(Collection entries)

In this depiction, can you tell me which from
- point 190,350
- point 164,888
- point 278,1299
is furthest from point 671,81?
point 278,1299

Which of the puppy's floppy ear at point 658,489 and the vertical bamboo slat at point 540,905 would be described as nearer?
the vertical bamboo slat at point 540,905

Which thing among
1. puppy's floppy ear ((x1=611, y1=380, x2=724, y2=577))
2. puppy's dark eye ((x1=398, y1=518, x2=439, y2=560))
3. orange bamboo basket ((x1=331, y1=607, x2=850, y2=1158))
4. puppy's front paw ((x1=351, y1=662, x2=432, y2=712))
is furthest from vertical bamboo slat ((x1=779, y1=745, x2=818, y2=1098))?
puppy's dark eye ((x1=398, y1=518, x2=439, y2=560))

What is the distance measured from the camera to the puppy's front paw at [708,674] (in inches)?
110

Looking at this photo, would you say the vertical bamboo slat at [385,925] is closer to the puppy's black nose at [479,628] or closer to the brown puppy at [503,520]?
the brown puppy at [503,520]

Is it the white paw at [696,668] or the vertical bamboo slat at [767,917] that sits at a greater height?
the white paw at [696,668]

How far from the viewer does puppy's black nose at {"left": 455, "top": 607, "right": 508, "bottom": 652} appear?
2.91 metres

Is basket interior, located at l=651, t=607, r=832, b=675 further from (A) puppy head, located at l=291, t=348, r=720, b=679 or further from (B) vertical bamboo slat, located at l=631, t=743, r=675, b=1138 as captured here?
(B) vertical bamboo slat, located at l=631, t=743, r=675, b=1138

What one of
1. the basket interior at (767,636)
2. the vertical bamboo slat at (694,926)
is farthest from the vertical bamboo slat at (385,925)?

PROMPT
Reproduce the records verbatim, starting at the line containing "Looking at this" and continuing through the last line of the records, with both ends included.

WRITTEN REPLY
Looking at this photo, would you say the vertical bamboo slat at [385,925] is closer to the puppy's black nose at [479,628] or closer to the brown puppy at [503,520]?
the brown puppy at [503,520]

Is it the white paw at [696,668] or the vertical bamboo slat at [767,917] that sits at a greater height?
the white paw at [696,668]

How far from the viewer does puppy's black nose at {"left": 455, "top": 607, "right": 508, "bottom": 652} appear?
2.91 metres

Is basket interior, located at l=651, t=607, r=832, b=675 further from (A) puppy head, located at l=291, t=348, r=720, b=679 or further from (B) vertical bamboo slat, located at l=631, t=743, r=675, b=1138 as captured here?
(B) vertical bamboo slat, located at l=631, t=743, r=675, b=1138

What one of
1. the basket interior at (767,636)
2. the vertical bamboo slat at (694,926)
is farthest from the vertical bamboo slat at (385,925)?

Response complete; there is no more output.